AYM Cumhurbaşkanı'na yetki veren maddeyi iptal etti Haber

AYM Cumhurbaşkanı'na yetki veren maddeyi iptal etti

Geçen yıl Temmuz ayında çıkartılan kanunla öğretmen, polis, hemşire ve din görevlileri başta olmak üzere bazı meslek mensuplarının ek göstergeleri 3600'e yükseltildi. Diğer kamu görevlilerinin ek göstergelerinde ise 60 puanlık artış yapıldı. Ek gösterge düzenlemesine ilişkin kanun 15 Ocak 2023 tarihinden itibaren uygulanmaya başlandı. Habertürk'ten Ahmet Kıvanç'ın haberine göre, ek gösterge, tazminat yansıtma oranlarıyla birlikte memurların emekli aylığında artış sağlıyor.
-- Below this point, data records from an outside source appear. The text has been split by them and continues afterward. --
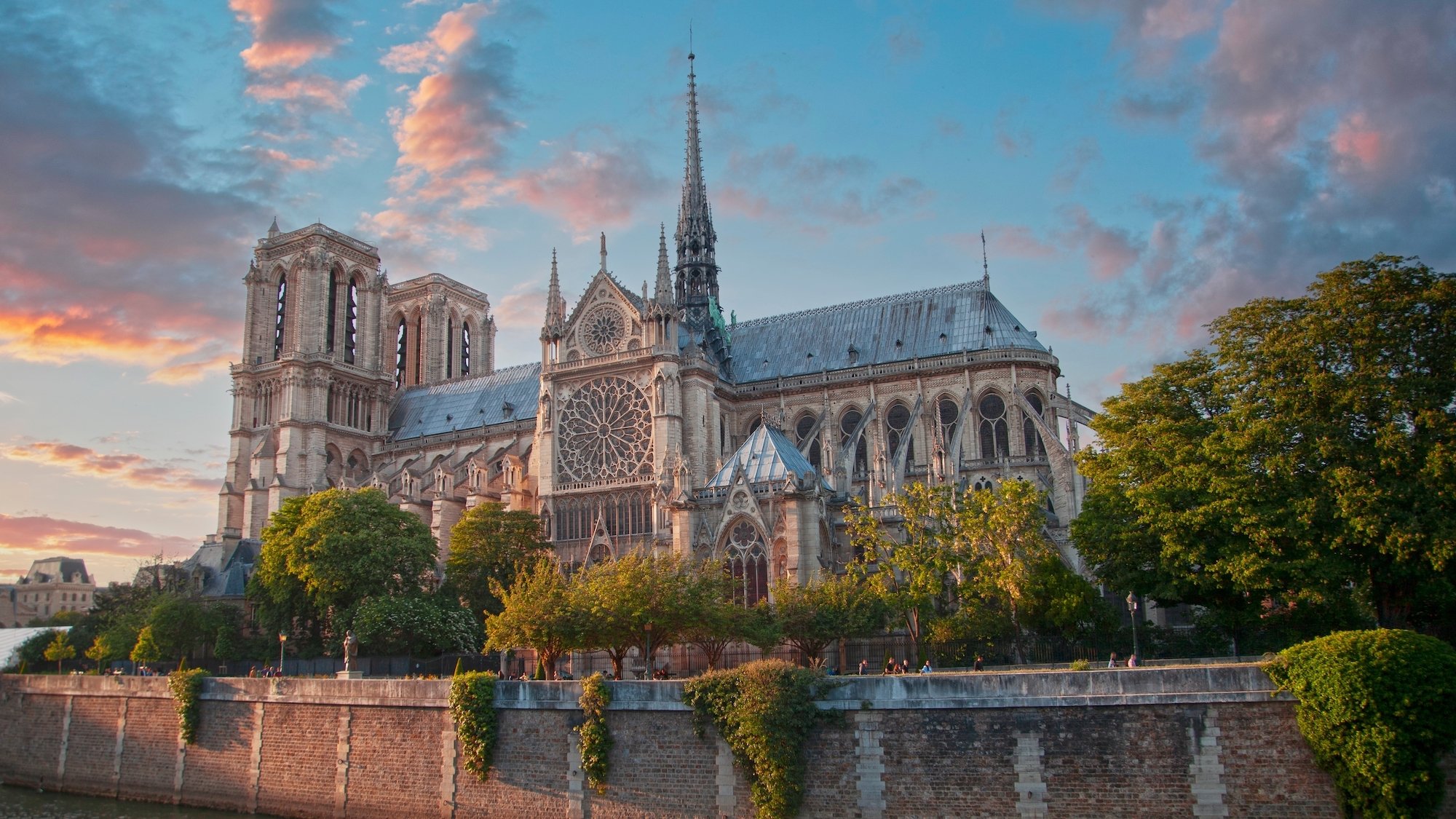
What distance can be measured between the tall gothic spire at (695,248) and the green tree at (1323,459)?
125ft

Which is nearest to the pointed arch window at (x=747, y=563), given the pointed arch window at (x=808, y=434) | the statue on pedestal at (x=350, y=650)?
the statue on pedestal at (x=350, y=650)

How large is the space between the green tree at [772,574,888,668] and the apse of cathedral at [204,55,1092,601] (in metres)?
3.28

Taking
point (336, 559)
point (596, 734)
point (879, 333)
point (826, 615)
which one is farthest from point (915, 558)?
point (879, 333)

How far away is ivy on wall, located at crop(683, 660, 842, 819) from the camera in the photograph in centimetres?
2739

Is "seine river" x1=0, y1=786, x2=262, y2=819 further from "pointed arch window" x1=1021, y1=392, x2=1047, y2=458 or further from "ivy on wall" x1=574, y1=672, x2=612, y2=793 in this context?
"pointed arch window" x1=1021, y1=392, x2=1047, y2=458

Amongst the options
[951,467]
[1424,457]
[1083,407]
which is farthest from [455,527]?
[1424,457]

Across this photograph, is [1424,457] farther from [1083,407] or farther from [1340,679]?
[1083,407]

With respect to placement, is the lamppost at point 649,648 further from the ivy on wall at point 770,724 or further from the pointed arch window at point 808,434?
the pointed arch window at point 808,434

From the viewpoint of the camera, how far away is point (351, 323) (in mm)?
82188

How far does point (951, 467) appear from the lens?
2007 inches

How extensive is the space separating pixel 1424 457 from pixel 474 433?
53230 millimetres

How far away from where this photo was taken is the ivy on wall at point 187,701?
4022 centimetres

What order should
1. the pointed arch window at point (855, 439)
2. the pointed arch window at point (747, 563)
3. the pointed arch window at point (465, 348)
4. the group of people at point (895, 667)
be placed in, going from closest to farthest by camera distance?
1. the group of people at point (895, 667)
2. the pointed arch window at point (747, 563)
3. the pointed arch window at point (855, 439)
4. the pointed arch window at point (465, 348)

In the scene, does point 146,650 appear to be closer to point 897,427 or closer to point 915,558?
point 915,558
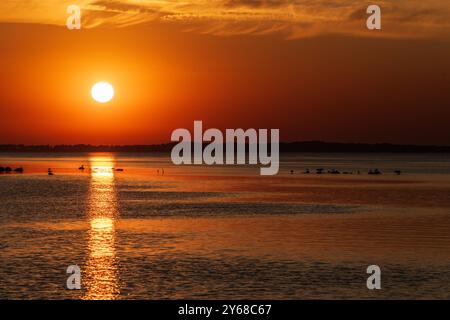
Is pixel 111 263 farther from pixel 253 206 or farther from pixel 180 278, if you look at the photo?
pixel 253 206

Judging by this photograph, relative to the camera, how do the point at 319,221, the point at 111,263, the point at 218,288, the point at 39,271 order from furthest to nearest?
1. the point at 319,221
2. the point at 111,263
3. the point at 39,271
4. the point at 218,288

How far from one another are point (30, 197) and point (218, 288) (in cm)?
5488

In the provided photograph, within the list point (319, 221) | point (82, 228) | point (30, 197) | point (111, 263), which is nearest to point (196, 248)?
point (111, 263)

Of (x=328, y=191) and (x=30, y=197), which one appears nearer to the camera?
(x=30, y=197)

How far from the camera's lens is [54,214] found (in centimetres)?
5703

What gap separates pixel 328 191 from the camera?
8775 centimetres

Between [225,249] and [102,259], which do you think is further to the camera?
[225,249]

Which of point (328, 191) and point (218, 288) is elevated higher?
point (328, 191)
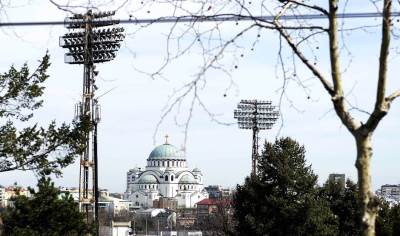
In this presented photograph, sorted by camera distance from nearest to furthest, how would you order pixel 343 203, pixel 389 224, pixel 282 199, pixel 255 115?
pixel 389 224 < pixel 282 199 < pixel 343 203 < pixel 255 115

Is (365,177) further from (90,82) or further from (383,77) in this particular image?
(90,82)

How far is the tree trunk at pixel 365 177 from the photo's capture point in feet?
22.1

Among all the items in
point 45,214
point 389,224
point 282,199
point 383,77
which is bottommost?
point 389,224

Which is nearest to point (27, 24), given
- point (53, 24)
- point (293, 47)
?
point (53, 24)

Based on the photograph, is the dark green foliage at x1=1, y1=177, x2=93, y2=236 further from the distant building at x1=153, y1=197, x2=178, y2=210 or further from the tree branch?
the distant building at x1=153, y1=197, x2=178, y2=210

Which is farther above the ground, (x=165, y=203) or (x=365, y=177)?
(x=165, y=203)

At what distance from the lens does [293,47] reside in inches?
280

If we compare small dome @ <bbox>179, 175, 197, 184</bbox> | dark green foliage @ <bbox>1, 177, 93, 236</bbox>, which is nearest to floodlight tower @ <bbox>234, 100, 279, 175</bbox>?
dark green foliage @ <bbox>1, 177, 93, 236</bbox>

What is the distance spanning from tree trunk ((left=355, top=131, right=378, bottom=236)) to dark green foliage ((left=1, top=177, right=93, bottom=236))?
18916 mm

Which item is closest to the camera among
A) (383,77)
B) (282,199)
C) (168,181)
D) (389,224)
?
(383,77)

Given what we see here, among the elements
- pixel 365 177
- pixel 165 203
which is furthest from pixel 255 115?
pixel 165 203

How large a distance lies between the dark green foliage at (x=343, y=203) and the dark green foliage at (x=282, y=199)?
2.61 m

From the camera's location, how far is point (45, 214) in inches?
988

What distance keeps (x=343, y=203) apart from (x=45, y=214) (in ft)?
77.2
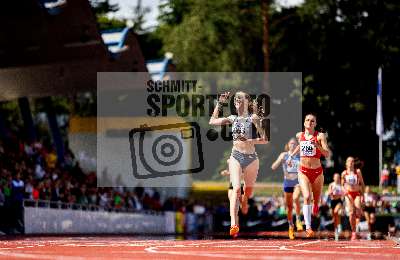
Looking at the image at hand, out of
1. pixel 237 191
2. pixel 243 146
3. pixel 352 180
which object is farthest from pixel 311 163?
pixel 352 180

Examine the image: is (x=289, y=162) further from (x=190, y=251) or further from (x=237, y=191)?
(x=190, y=251)

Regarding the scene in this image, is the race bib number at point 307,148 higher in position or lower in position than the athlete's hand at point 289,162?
higher

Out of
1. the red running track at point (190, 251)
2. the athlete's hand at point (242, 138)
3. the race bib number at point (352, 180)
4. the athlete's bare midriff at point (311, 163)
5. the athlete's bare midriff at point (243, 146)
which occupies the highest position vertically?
the athlete's hand at point (242, 138)

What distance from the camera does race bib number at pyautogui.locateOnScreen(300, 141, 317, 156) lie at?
20906 millimetres

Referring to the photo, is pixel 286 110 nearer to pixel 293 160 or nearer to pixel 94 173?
pixel 94 173

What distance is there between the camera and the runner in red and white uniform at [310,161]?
20594 mm

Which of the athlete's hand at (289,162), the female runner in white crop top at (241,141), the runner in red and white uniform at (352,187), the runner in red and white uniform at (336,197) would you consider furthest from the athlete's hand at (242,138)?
the runner in red and white uniform at (336,197)

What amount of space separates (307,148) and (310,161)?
0.98 feet

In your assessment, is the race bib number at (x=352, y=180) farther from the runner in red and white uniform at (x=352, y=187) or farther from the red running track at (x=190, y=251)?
the red running track at (x=190, y=251)

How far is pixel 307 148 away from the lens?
2103 centimetres

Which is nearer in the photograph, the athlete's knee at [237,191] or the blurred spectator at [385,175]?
the athlete's knee at [237,191]

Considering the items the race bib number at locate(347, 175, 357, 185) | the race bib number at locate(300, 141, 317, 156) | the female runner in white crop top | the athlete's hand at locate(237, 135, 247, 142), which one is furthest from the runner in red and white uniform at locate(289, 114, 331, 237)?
the race bib number at locate(347, 175, 357, 185)

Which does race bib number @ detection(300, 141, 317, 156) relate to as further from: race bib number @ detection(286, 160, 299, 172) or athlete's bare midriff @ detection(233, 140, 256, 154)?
race bib number @ detection(286, 160, 299, 172)

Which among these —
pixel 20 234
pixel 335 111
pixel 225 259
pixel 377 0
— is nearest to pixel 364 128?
pixel 335 111
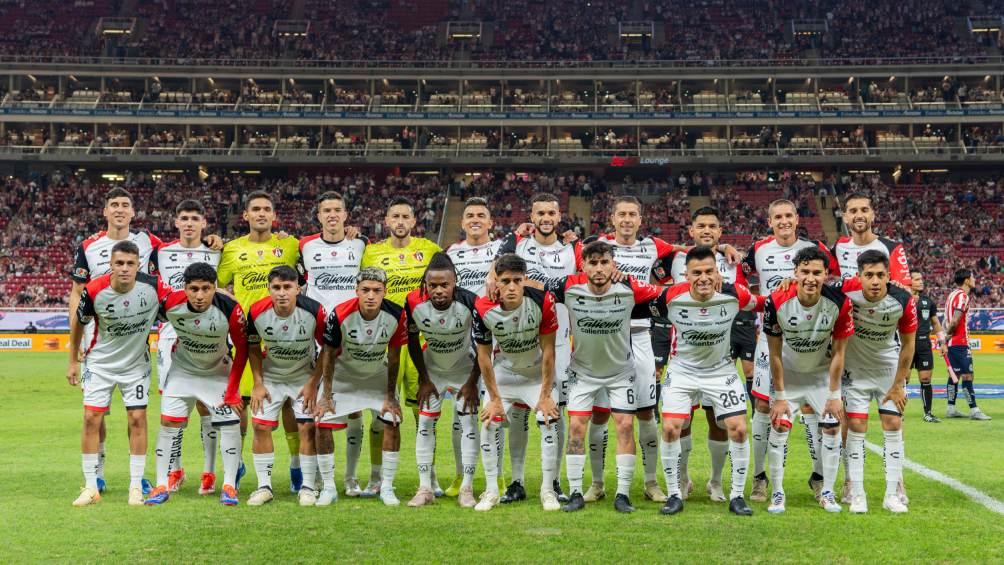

Tazminat yansıtma oranı ek göstergesi 2800 - 3600 (hariç) arasında olanlara en yüksek devlet memuru aylığının yüzde 85'i olarak uygulanıyor. Ek göstergesi 3600 (dahil) ile 5400 arasında olanların tazminat yansıtma oranı ise en yüksek devlet memuru aylığının yüzde 145'I düzeyinde . Ek gösterge sisteminde emekli aylıklarındaki esas artış tazminat yansıtma oranlarındaki bu artışla sağlanıyor. CUMHURBAŞKANI ERDOĞAN'IN YETKİSİ BULUNUYORDU Geçen yıl Temmuz ayında çıkartılan kanunla 5434 Sayılı Emekli Sandığı Kanunu'nun ek 70. maddesine bir fıkra eklendi. Yukarıdaki tabloda yer alan oranları ayrı ayrı veya birlikte üç katına kadar artırma, ek gösterge gruplarını değiştirme ve personel kanunlarında yer alan ek göstergelerin artırılması halinde gruplardaki ek göstergeleri yeniden düzenleme konusunda Cumhurbaşkanı'na yetki verildi. AYM ANAYASA'YA AYKIRI BULDU Anayasa Mahkemesi, CHP Grubu'nun başvurusu üzerine yaptığı incelemede, Cumhurbaşkanı'na yetki veren düzenlemeyi Anayasa'ya aykırı bularak iptal etti. AYM'nin gerekçeli kararında, Anayasa'da güvenceye bağlanan mülkiyet hakkının ekonomik değer ifade eden ve parayla değerlendirilebilen her türlü mal varlığı hakkını kapsadığı belirtildi. 5434 Sayılı Emekli Sandığı Kanunu'ndaki tazminat yansıtma oranlarının mülkiyet hakkı kapsamında olduğu kaydedilen kararda, bu oranları ayrı ayrı veya birlikte üç katına kadar artırma, ek gösterge gruplarını değiştirme ve ek göstergeleri yeniden düzenleme yetkisinin Cumhurbaşkanı'na verilmesinin mülkiyet hakkına yönelik bir sınırlama anlamına geldiği vurgulandı. AYM bu gerekçelerle söz konusu düzenlemeyi oy birliği ile reddetti.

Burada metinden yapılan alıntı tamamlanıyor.